No you actually did a fantastic job taking detail oriented answering these questions. My only last question would then be regards to the CEO position you are an interim CEO of the company, do you think you would stay in that slot for a while or permanently any plan around that?

Stephen Edwards

I did not take the job as in interim position, I will tell you that I am confident at the moment I am 100% confident the right moment I am the right person to lead the company, if that ever changes I will but the first to raise my hand and suggest that we need a different kind of person. But for the time being you are stuck with me.

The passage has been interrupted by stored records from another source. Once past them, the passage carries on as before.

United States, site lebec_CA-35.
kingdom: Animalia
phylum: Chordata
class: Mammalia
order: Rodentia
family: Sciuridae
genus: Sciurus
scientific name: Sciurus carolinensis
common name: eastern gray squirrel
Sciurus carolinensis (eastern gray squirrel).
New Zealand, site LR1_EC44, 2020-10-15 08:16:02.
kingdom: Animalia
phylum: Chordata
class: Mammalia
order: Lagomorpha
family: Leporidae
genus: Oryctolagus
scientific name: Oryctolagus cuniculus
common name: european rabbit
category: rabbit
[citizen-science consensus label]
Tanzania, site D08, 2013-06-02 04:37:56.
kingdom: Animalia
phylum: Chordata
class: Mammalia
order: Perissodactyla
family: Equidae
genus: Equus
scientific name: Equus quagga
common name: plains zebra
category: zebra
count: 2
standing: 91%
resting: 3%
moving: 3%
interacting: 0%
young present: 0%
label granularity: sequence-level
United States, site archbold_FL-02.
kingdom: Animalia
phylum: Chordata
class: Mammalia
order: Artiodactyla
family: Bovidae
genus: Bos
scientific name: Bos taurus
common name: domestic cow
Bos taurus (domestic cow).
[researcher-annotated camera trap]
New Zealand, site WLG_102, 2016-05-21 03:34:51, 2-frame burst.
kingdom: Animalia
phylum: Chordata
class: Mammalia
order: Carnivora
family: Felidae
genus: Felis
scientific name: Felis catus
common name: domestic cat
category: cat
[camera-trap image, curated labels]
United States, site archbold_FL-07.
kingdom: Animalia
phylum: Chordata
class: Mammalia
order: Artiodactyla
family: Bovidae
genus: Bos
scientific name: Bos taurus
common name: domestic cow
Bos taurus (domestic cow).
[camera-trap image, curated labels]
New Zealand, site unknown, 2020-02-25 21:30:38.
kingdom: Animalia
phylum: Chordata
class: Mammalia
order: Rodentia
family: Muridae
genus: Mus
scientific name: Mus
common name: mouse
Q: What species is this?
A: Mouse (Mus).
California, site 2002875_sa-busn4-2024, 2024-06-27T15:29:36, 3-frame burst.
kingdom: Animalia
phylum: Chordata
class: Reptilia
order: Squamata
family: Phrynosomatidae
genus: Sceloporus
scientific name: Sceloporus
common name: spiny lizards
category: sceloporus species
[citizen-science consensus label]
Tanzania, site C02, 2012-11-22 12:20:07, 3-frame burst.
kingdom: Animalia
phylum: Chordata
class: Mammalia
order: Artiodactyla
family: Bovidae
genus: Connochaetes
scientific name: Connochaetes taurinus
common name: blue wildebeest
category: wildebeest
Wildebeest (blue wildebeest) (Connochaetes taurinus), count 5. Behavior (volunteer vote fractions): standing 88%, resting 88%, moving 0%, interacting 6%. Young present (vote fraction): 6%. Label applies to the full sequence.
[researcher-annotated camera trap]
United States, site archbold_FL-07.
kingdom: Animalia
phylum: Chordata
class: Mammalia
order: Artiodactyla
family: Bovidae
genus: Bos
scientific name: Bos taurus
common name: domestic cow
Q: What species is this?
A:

Sean Gordon - Private investor

While I think you are saying so far, so thank you.

Operator

Your next question comes from the line of (Ray Reyes), please proceed.

Unidentified Analyst

Hi Stephen its (Ray Reyes) from Street Asset Management, really good to hear the focus on upgrading really appreciate that. Have you aligned your incentives of the managers and the staff to this new goal of increasing comp sales and then delivering customer services to producing cost?

Stephen Edwards

We changed our bonus plan for managers and district managers just this week, that's the only gating factor for their participation on the bonus pool now, is the delivery of the prior year sales. And if they deliver at least prior year sales or better they get to participate, otherwise they do not.

Unidentified Analyst

And how do you deal with the franchisees who are sub-par are not executing and how do you get them to buy into this new strategy and approach, those who have not been profitable in the past.

Stephen Edwards

Yeah, that's a good question we do have a few franchisees that need to upgrade their level of service and attention in store. And we continue to visit them, cover them from a operations standpoint and try to work with them to understand the benefits of it, but it's something we're aware of. I would say for the most part all of our franchisees knew how to run their restaurants well. And I am thankful that we have the caliber of people working as franchisees in the system because they don't need a lot of hand holding quite honestly.

Unidentified Analyst

Two other questions; are there any leases for profitable desirable locations that are coming due that you will not be able to renew?

Stephen Edwards

We have one location that was sort of a near term issue for us and that was a profitable location and we have already received an extension on that. So I don't, Bill you correct me if I am wrong, there is nothing in the next 12 months that would create any concern for us right now.

Unidentified Analyst

And then finally I was late on for the call, but the cash, so at this point you do not anticipate having to raise additional capital?

Stephen Edwards

Right now we have adequate liquidity for the foreseeable future, that's correct.

Operator

There are no additional questions at this time. I will now like to turn the presentation back over to Mr. Bill Koziel.

Bill Koziel

Thank you, Operator. That concludes our presentation today; we thank you all for your interest in Cosi and for joining us on the call. Thank you.

Operator

Ladies and gentleman that concludes today's conference. Thank you for your participation. Have a great day.